- Page
A Type 1 charging cable is the cable used by a specific group of older electric vehicles — mainly the pre-2018 Nissan Leaf, Mitsubishi Outlander PHEV, and Mitsubishi i-MiEV — to charge from AC power. It uses a five-pin connector standardised in SAE J1772, developed in North America and adopted by Japanese manufacturers for their early EV exports. Type 1 is a legacy standard in the UK; no new vehicles sold here use it. But a significant number are still on the road.

- Records supplied
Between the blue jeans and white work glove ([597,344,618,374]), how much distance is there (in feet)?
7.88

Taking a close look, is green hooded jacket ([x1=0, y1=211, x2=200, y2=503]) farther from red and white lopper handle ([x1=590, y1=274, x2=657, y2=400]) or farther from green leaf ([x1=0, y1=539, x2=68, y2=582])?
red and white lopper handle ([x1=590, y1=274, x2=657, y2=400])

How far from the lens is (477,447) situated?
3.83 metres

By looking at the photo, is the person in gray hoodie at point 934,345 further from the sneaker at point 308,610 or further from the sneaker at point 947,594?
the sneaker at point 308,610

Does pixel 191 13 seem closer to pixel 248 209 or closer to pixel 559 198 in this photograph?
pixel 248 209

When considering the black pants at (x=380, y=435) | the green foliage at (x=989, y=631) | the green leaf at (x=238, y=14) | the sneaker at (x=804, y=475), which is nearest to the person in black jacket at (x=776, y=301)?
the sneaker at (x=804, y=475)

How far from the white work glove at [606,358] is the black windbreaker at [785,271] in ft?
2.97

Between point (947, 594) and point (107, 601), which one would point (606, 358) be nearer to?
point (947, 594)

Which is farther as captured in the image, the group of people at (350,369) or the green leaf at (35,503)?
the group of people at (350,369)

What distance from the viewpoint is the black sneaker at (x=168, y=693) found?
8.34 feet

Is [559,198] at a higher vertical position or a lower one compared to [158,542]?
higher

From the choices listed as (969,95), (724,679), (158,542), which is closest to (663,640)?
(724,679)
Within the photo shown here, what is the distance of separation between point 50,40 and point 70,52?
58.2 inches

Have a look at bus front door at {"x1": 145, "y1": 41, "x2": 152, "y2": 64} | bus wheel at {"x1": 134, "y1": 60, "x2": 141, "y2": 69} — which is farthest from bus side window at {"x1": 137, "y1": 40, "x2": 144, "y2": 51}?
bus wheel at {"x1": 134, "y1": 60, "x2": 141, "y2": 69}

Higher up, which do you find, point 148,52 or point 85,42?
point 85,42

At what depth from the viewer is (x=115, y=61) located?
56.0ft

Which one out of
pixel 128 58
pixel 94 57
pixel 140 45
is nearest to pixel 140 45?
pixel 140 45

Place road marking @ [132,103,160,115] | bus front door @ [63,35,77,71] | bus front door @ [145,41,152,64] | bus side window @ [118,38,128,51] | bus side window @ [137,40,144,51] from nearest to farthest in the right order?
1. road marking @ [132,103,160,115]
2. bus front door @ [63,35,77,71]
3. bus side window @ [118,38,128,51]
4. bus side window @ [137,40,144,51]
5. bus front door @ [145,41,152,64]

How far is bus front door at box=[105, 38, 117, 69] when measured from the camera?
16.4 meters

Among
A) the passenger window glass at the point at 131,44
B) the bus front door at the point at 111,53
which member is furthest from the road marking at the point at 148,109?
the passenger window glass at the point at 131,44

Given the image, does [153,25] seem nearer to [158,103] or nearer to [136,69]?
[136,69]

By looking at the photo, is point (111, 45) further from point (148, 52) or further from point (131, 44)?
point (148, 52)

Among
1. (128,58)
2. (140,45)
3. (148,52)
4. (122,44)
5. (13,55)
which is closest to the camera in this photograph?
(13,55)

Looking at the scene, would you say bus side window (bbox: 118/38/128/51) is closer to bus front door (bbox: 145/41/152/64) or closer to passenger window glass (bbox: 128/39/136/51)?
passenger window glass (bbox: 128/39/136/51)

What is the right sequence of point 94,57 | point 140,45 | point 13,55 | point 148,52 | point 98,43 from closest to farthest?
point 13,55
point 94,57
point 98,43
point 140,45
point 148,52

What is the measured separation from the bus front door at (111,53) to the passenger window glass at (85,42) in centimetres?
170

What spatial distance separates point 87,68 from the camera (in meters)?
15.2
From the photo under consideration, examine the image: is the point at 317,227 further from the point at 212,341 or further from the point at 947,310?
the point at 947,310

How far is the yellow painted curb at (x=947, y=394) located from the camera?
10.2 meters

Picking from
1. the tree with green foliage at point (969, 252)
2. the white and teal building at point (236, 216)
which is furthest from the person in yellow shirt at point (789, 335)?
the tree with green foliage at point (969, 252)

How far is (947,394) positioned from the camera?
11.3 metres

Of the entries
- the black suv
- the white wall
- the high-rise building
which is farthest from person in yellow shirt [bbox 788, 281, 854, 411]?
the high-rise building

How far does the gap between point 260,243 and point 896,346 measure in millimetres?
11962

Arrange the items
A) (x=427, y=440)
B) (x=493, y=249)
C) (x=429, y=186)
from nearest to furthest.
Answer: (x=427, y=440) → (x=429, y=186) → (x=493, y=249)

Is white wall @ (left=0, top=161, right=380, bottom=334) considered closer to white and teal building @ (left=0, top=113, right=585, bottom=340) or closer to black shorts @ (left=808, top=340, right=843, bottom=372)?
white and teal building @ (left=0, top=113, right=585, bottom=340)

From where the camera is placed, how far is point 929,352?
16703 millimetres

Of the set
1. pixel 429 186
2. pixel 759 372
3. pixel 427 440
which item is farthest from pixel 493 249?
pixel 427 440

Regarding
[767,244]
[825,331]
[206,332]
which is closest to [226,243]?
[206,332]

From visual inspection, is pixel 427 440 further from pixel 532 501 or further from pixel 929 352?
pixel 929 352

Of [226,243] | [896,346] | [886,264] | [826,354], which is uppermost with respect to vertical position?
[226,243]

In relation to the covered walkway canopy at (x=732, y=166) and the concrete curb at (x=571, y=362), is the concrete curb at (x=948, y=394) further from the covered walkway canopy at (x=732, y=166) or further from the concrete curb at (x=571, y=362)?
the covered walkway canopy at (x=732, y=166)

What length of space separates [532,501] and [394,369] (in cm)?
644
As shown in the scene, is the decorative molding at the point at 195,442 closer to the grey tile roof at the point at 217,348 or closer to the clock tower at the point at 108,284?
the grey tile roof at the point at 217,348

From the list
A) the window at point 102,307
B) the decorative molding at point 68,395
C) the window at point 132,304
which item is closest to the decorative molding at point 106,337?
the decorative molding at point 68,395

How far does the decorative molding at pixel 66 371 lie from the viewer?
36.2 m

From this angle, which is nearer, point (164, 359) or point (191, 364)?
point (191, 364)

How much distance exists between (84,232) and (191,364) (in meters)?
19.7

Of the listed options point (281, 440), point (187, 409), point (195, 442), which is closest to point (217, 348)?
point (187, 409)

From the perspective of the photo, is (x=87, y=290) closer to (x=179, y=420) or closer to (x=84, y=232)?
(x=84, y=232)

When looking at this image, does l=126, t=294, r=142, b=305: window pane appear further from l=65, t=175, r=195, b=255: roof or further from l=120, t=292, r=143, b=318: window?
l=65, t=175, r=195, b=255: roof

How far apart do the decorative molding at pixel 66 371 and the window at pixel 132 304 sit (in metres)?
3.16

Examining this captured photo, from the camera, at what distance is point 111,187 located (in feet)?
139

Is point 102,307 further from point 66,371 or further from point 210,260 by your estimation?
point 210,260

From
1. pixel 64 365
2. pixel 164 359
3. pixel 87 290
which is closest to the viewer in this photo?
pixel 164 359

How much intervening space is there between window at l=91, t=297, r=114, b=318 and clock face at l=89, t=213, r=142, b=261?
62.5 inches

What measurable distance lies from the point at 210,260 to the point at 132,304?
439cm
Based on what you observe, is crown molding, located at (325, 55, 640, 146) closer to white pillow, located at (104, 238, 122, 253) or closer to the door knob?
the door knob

- What the task asks
Retype the Type 1 charging cable text word for word, from "A Type 1 charging" to "on the road.".

- Solution to this problem
A Type 1 charging cable is the cable used by a specific group of older electric vehicles — mainly the pre-2018 Nissan Leaf, Mitsubishi Outlander PHEV, and Mitsubishi i-MiEV — to charge from AC power. It uses a five-pin connector standardised in SAE J1772, developed in North America and adopted by Japanese manufacturers for their early EV exports. Type 1 is a legacy standard in the UK; no new vehicles sold here use it. But a significant number are still on the road.